(PASSAGE CITÉ)
● ● ●
La disposition d’esprit utilitariste est qualifiée de rationalité. Il s’agit alors d’une propriété dont chaque individu est doté, dès lors qu’on analyse la vie économique (au sens formel). Le terme « rationalité » peut être employé en un sens plus large : un acte, une activité ou un comportement est dit rationnel si la signification qui lui est donnée par l’agent rend manifeste que ce dernier le rapporte à son intérêt personnel [10]. La rationalité, au sens de la problématique formelle, se présente alors comme une forme particulière de cette rationalité plus générale : elle est amorale ou encore instrumentale, ce qui signifie (i) que l’autre avec lequel on échange n’est qu’un instrument (il n’y a pas de préoccupation de justice entre les êtres humains) et que l’on ne se pose aucune question d’ordre moral (est-ce bien ou mal?) concernant les moyens que chacun mobilise pour atteindre la fin qu’il poursuit (à savoir le maximum de satisfaction).

 

La nouvelle version utilitariste néolibérale

 

La définition-délimitation de la vie économique qui vient d’être présentée ne tient toutefois que si on se limite aux biens privés. Un bien privé est à la fois rival – sa consommation (au sens d’utilisation) par l’un interdit qu’un autre puisse le faire – et excludable – dès lors qu’il est produit, on peut attribuer sa consommation-utilisation à une personne (physique ou morale) particulière. En effet, seuls les biens privés peuvent faire l’objet d’échanges marchands (au sens défini ci-dessus). Ce ne peut être le cas pour les biens publics parce qu’ils ne seront pas produits (personne n’est prêt à payer pour un bien non rival) ou ne pourront être distribués sans problème (non-excludabilité) [11].
● ● ●
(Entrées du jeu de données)
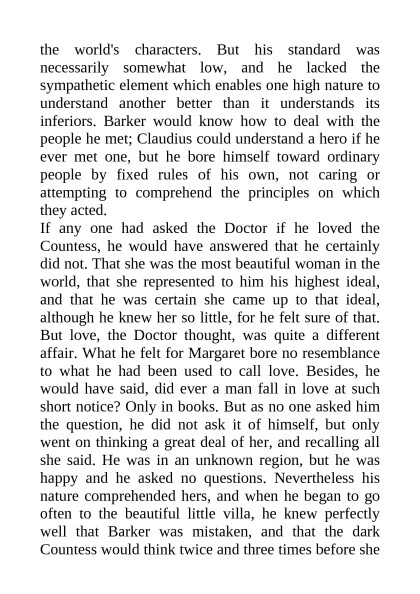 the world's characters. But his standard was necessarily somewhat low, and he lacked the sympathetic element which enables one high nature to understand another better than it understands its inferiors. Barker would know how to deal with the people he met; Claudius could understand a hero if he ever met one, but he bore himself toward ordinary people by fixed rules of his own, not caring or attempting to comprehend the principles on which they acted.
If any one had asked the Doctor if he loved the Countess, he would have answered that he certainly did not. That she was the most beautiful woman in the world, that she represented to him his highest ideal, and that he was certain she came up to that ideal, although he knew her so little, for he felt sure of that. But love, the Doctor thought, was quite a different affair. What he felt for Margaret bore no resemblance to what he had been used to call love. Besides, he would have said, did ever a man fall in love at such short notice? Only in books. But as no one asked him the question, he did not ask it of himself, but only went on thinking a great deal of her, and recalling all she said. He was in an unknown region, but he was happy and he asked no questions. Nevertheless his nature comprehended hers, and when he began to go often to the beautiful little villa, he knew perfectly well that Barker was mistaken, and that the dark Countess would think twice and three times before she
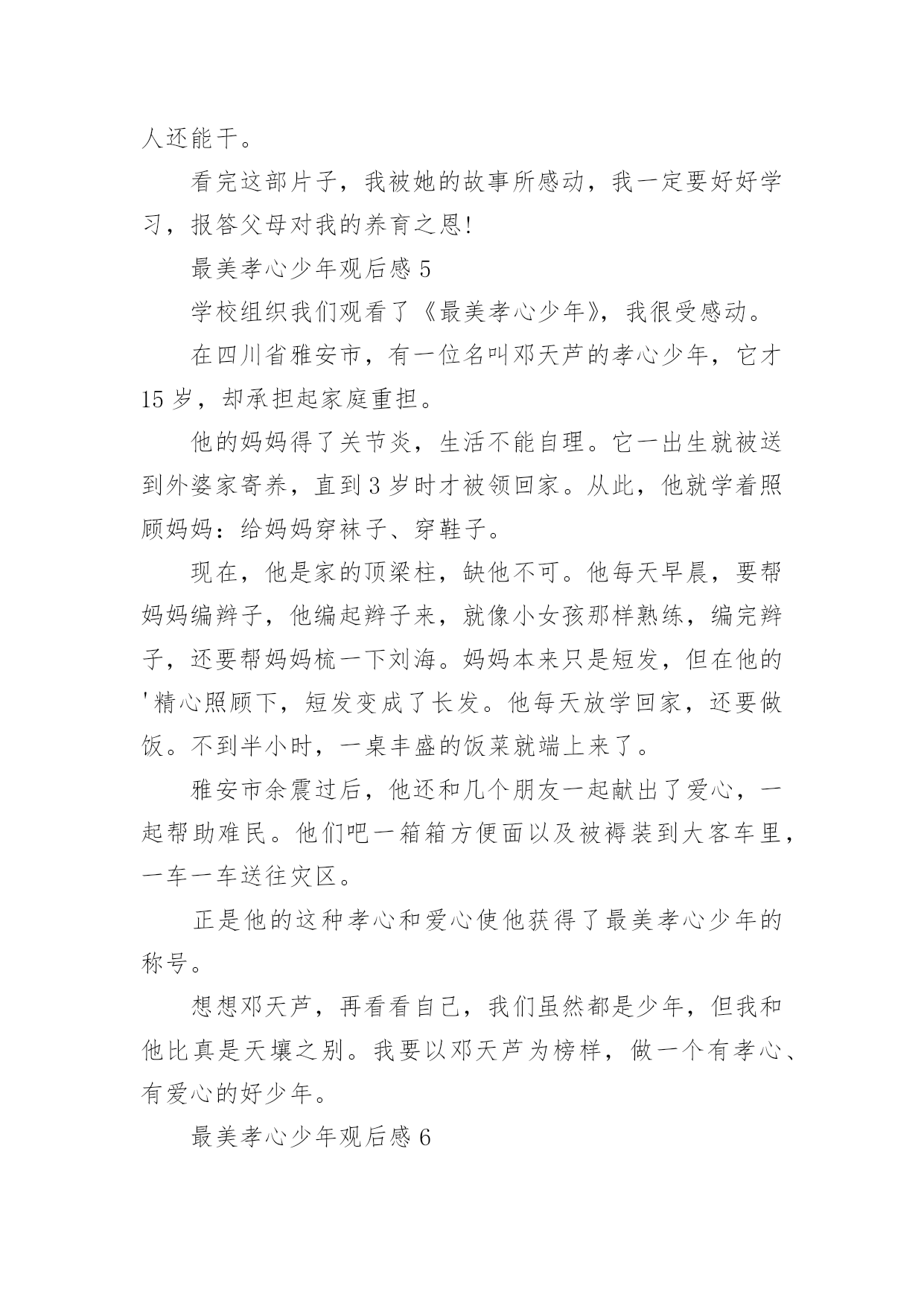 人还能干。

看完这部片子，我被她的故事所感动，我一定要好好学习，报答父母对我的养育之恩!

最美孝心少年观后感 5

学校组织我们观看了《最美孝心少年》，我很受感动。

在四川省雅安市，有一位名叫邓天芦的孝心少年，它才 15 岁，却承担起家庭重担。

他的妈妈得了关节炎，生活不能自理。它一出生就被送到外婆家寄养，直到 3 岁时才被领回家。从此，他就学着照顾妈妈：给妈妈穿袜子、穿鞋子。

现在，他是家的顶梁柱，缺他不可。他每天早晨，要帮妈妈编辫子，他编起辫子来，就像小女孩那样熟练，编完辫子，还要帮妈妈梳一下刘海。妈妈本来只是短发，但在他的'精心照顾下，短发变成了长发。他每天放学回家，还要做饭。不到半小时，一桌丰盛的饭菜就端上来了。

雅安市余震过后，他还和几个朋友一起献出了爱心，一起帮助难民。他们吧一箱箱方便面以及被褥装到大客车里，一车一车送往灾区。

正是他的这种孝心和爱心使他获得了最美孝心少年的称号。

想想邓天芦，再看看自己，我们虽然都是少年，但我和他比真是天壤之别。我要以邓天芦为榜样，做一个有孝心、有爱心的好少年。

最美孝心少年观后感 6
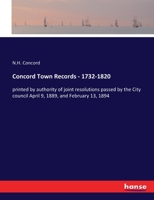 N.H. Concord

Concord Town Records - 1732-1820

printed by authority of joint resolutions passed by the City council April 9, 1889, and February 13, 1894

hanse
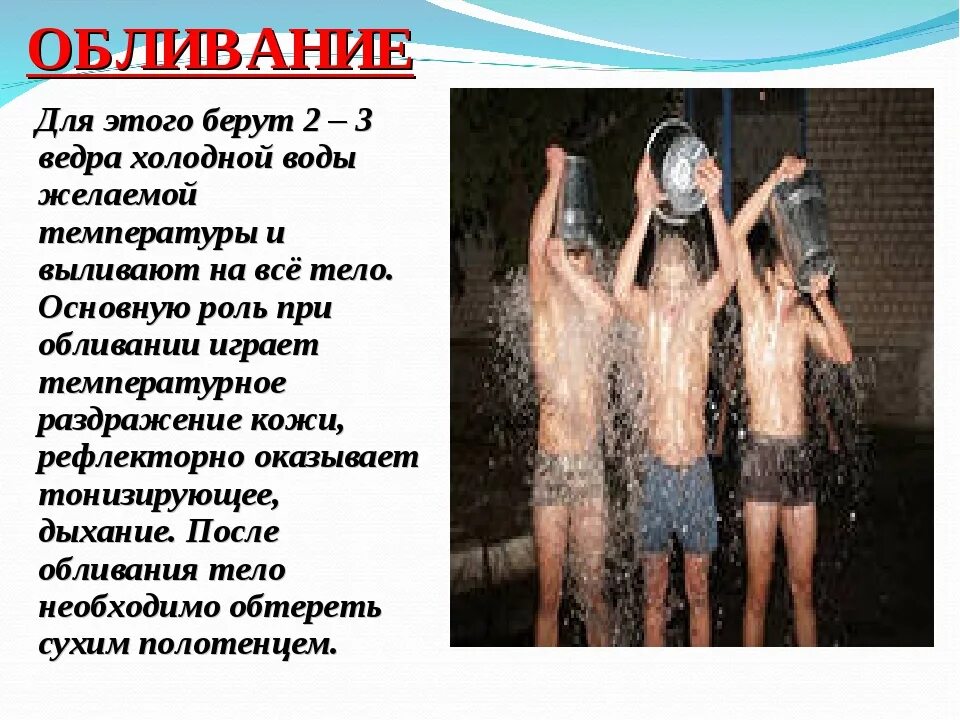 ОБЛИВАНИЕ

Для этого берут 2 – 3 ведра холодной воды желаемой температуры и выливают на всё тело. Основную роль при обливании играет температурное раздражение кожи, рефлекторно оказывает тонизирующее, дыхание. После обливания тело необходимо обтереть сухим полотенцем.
● ● ●
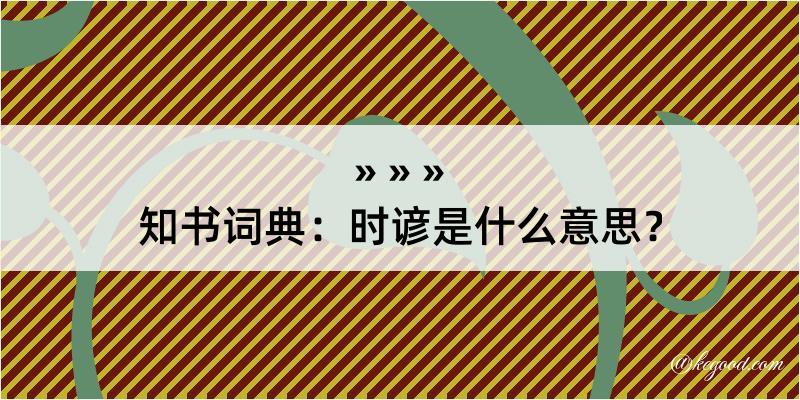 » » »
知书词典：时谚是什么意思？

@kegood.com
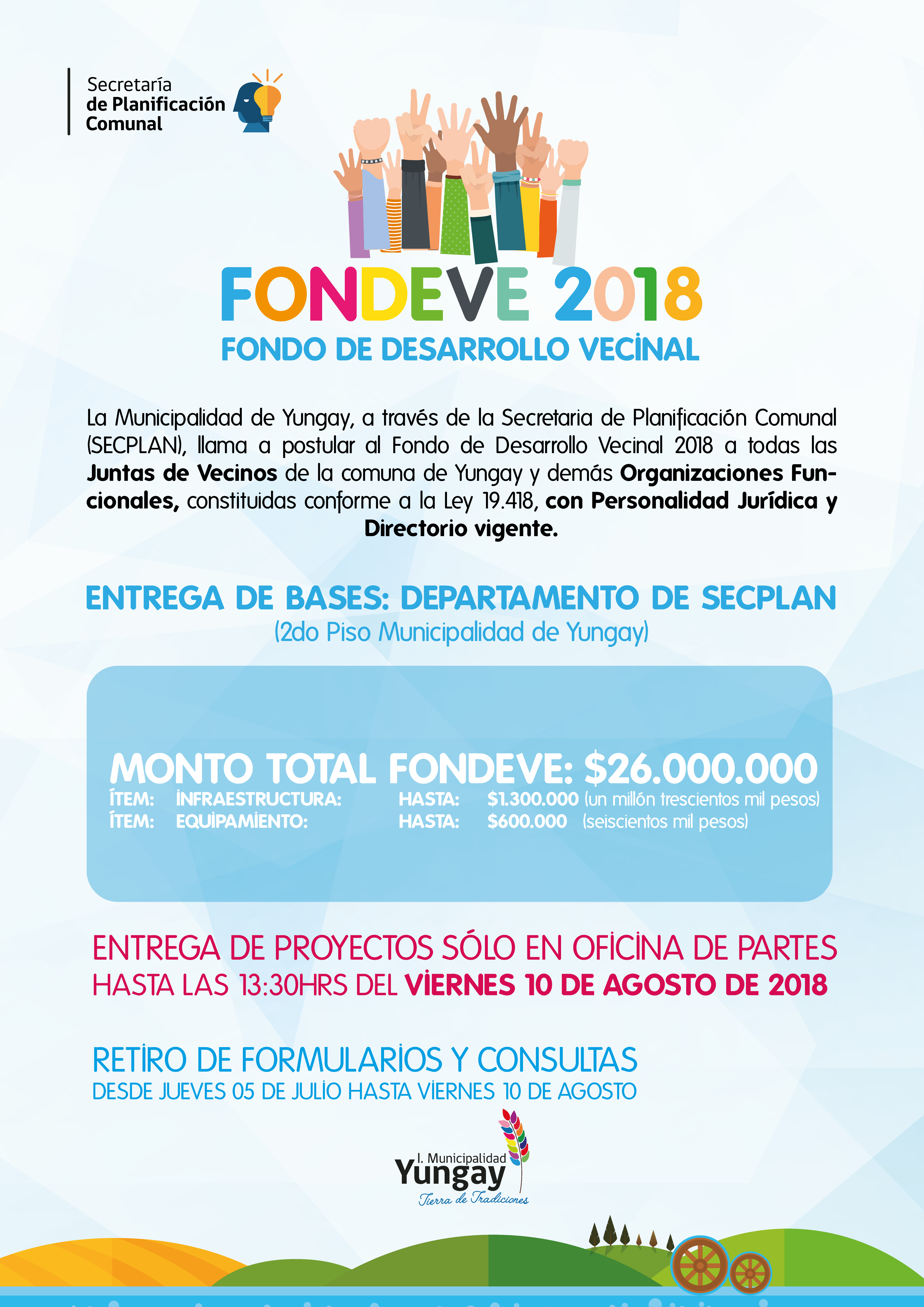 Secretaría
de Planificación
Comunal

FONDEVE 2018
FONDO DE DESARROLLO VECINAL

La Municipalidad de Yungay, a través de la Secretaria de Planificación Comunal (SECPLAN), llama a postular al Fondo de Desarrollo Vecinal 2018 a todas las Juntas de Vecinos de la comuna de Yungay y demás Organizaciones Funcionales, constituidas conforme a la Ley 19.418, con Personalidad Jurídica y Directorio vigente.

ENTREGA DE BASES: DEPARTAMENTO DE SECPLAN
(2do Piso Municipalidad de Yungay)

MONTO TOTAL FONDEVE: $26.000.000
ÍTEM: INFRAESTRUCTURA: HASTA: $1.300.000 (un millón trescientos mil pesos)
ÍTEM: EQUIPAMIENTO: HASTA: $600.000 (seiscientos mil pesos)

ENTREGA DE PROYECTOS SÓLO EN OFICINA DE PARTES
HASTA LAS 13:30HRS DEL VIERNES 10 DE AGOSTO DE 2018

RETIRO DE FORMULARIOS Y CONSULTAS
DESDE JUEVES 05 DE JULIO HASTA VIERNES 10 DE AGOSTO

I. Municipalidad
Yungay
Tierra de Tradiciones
● ● ●
Recopiez intégralement le passage sur la rationalité utilitariste, sans rien y changer. Ces lignes constituent un matériau à part.

(RÉPONSE PROPOSÉE)
La disposition d’esprit utilitariste est qualifiée de rationalité. Il s’agit alors d’une propriété dont chaque individu est doté, dès lors qu’on analyse la vie économique (au sens formel). Le terme « rationalité » peut être employé en un sens plus large : un acte, une activité ou un comportement est dit rationnel si la signification qui lui est donnée par l’agent rend manifeste que ce dernier le rapporte à son intérêt personnel [10]. La rationalité, au sens de la problématique formelle, se présente alors comme une forme particulière de cette rationalité plus générale : elle est amorale ou encore instrumentale, ce qui signifie (i) que l’autre avec lequel on échange n’est qu’un instrument (il n’y a pas de préoccupation de justice entre les êtres humains) et que l’on ne se pose aucune question d’ordre moral (est-ce bien ou mal?) concernant les moyens que chacun mobilise pour atteindre la fin qu’il poursuit (à savoir le maximum de satisfaction).

 

La nouvelle version utilitariste néolibérale

 

La définition-délimitation de la vie économique qui vient d’être présentée ne tient toutefois que si on se limite aux biens privés. Un bien privé est à la fois rival – sa consommation (au sens d’utilisation) par l’un interdit qu’un autre puisse le faire – et excludable – dès lors qu’il est produit, on peut attribuer sa consommation-utilisation à une personne (physique ou morale) particulière. En effet, seuls les biens privés peuvent faire l’objet d’échanges marchands (au sens défini ci-dessus). Ce ne peut être le cas pour les biens publics parce qu’ils ne seront pas produits (personne n’est prêt à payer pour un bien non rival) ou ne pourront être distribués sans problème (non-excludabilité) [11].